I’ve taken for granted that I’m never around people who look like me. Black hair, chest hair, facial hair that rides near my eyes, etc. etc. Sometimes it makes me sad and sometimes, after some concentration on how fruitful it is to be proud of where I come from and what I look like, it makes me happy. Turkey, captured in the words [below] of a few locals, taught me to always be happy about my culture––and if I didn’t want to be, they would be happy for me.
A waiter asked me where I was from. I said USA. He said “no, you’re not USA, you’re my brother. You’re Turkey.”
When the clothier asked where I was ~really~ from, I said my family is Syrian. He said he knows Syrian when he sees it, and I’m “damned sure” not Syrian. “You’re Turkish.”
When I asked the guy selling me a PCR test (I’ve never been more certain someone wasn’t a medical professional) if he could speak English, he was stunned. “You look more Turkish than me, and I’ve never left Turkey.”

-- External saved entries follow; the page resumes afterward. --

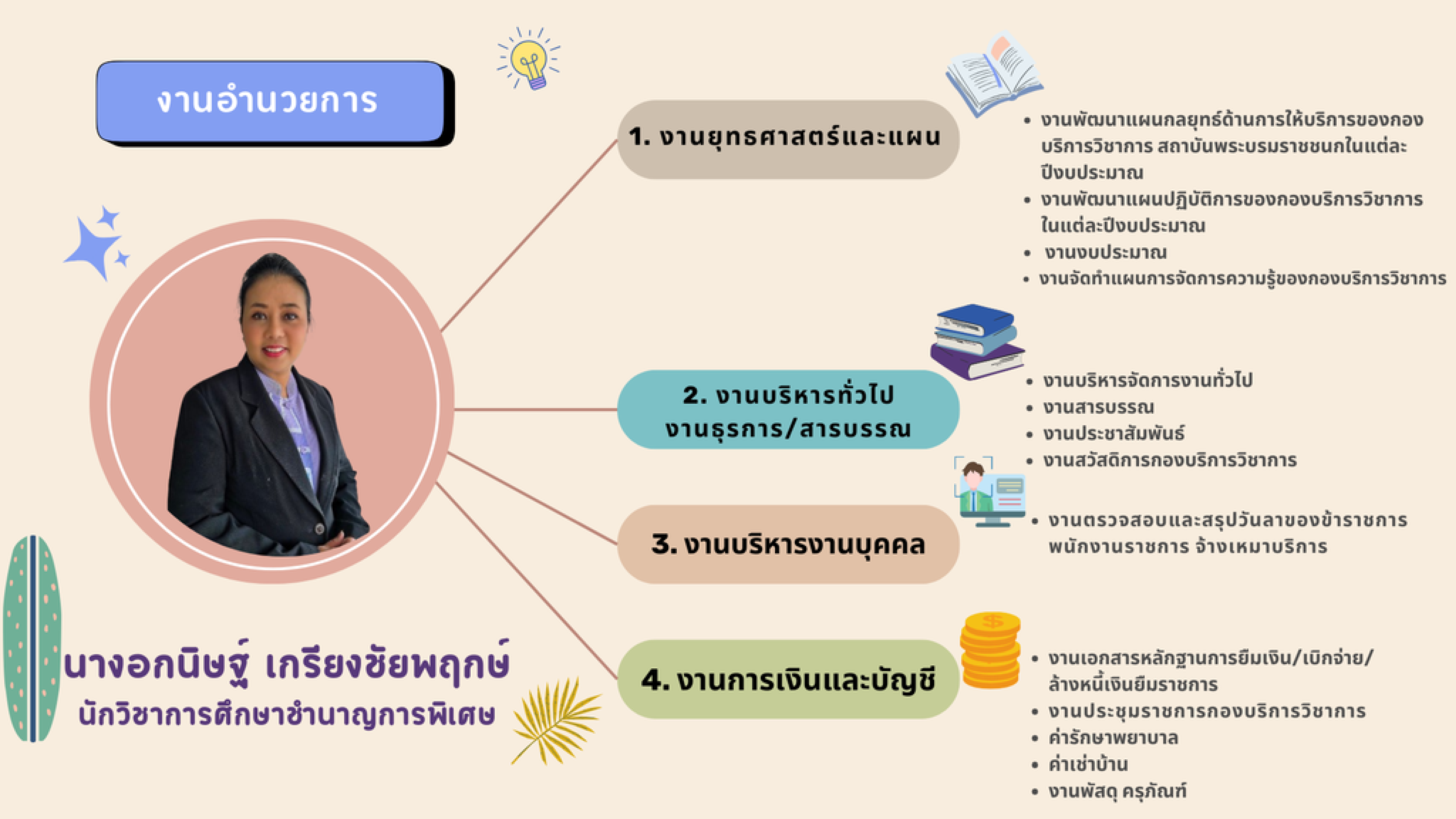 งานอำนวยการ

นางอกนิษฐ์ เกรียงชัยพฤกษ์
นักวิชาการศึกษาชำนาญการพิเศษ

1. งานยุทธศาสตร์และแผน

- งานพัฒนาแผนกลยุทธ์ด้านการให้บริการของกองบริการวิชาการ สถาบันพระบรมราชชนกในแต่ละปีงบประมาณ
- งานพัฒนาแผนปฏิบัติการของกองบริการวิชาการในแต่ละปีงบประมาณ
- งานงบประมาณ
- งานจัดทำแผนการจัดการความรู้ของกองบริการวิชาการ

2. งานบริหารทั่วไป งานธุรการ/สารบรรณ

- งานบริหารจัดการงานทั่วไป
- งานสารบรรณ
- งานประชาสัมพันธ์
- งานสวัสดิการกองบริการวิชาการ

3. งานบริหารงานบุคคล

- งานตรวจสอบและสรุปวันลาของข้าราชการ พนักงานราชการ จ้างเหมาบริการ

4. งานการเงินและบัญชี

- งานเอกสารหลักฐานการยืมเงิน/เบิกจ่าย/ล้างหนี้เงินยืมราชการ
- งานประชุมราชการกองบริการวิชาการ
- ค่ารักษาพยาบาล
- ค่าเช่าบ้าน
- งานพัสดุ ครุภัณฑ์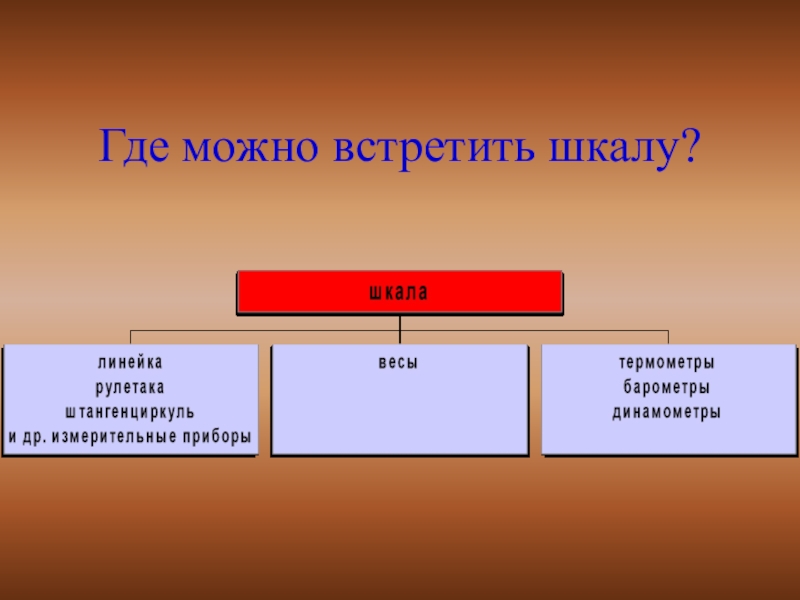 Где можно встретить шкалу?

шкала

линейка
рулетака
штангенциркуль
и др. измерительные приборы

весы

термометры
барометры
динамометры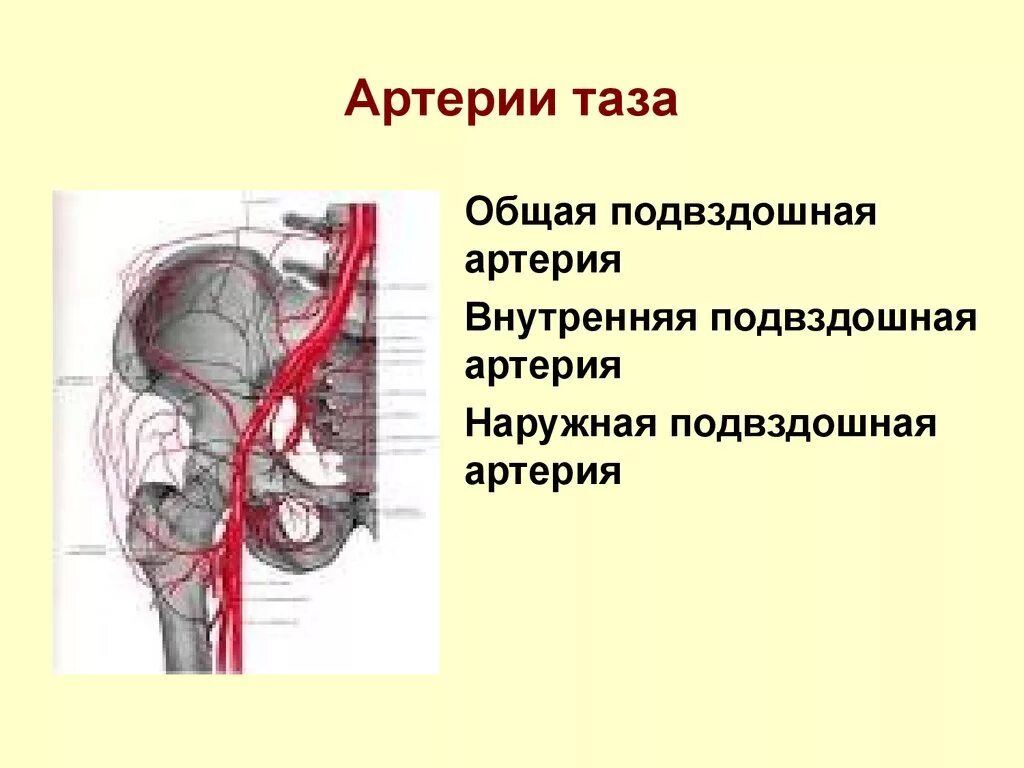 Артерии таза

Общая подвздошная артерия

Внутренняя подвздошная артерия

Наружная подвздошная артерия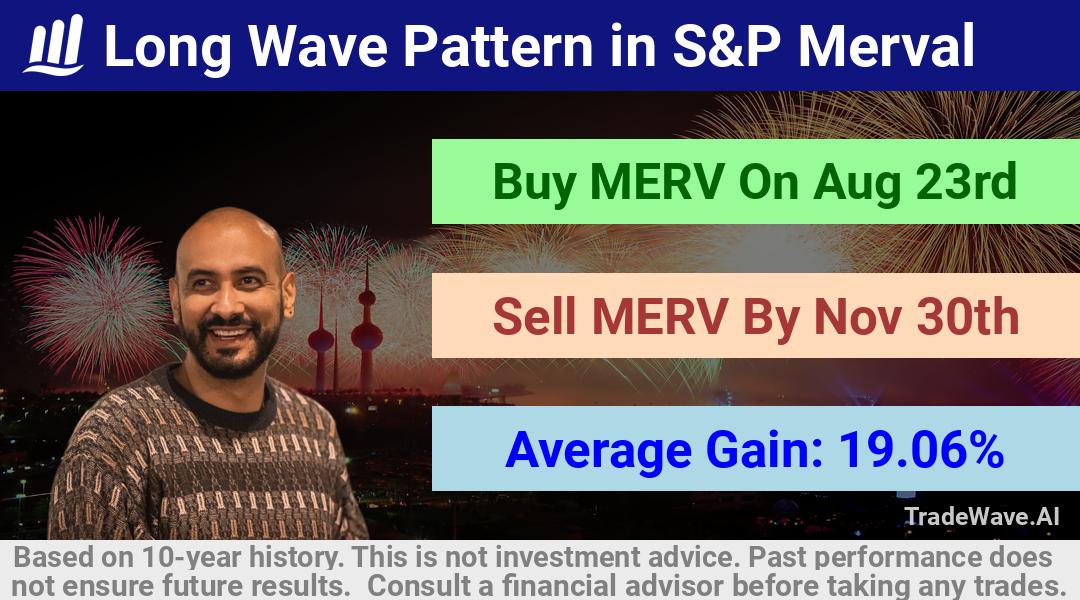 Long Wave Pattern in S&P Merval

Buy MERV On Aug 23rd

Sell MERV By Nov 30th

Average Gain: 19.06%

TradeWave.AI

Based on 10-year history. This is not investment advice. Past performance does not ensure future results. Consult a financial advisor before taking any trades.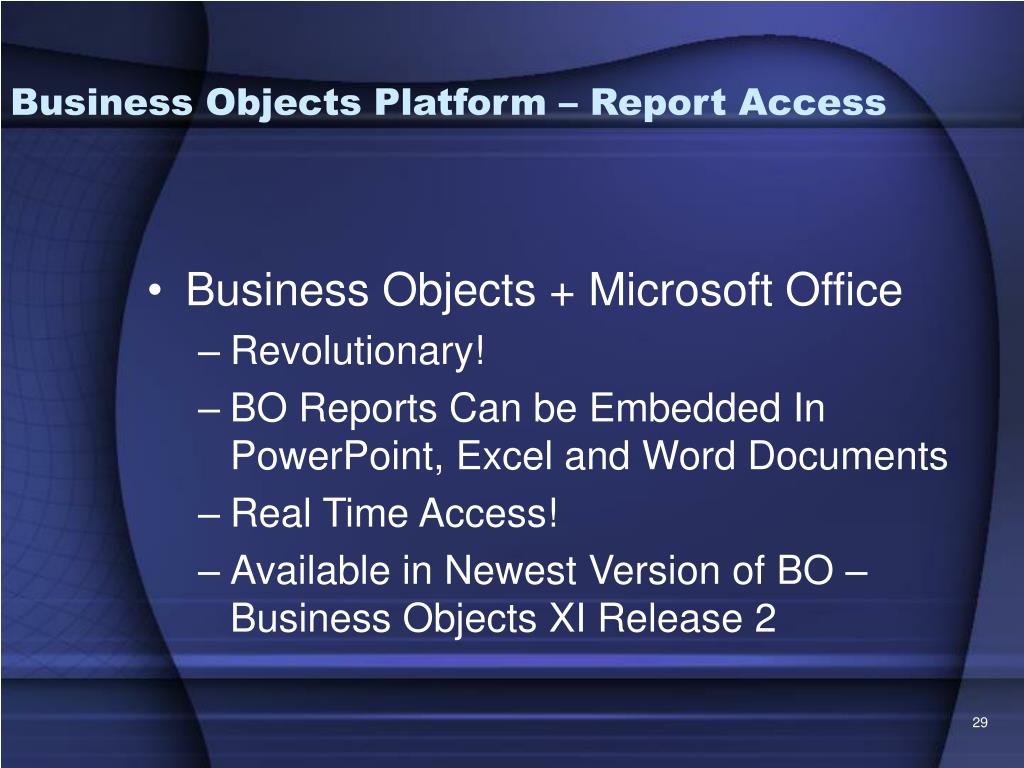 Business Objects Platform – Report Access

• Business Objects + Microsoft Office
– Revolutionary!
– BO Reports Can be Embedded In PowerPoint, Excel and Word Documents
– Real Time Access!
– Available in Newest Version of BO – Business Objects XI Release 2

29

And on my way out, eating the baklava I left in my pocket overnight, I felt more community than I’ve felt after two-and-a-half months in Switzerland. Not that the Swiss aren't very kind and welcoming at times, but that it's hard to beat a community screaming that I’m one of them. And that internal feeling telling me I’d be happier around my family, that I’ve been missing out for 22 years—that feeling is hard to describe.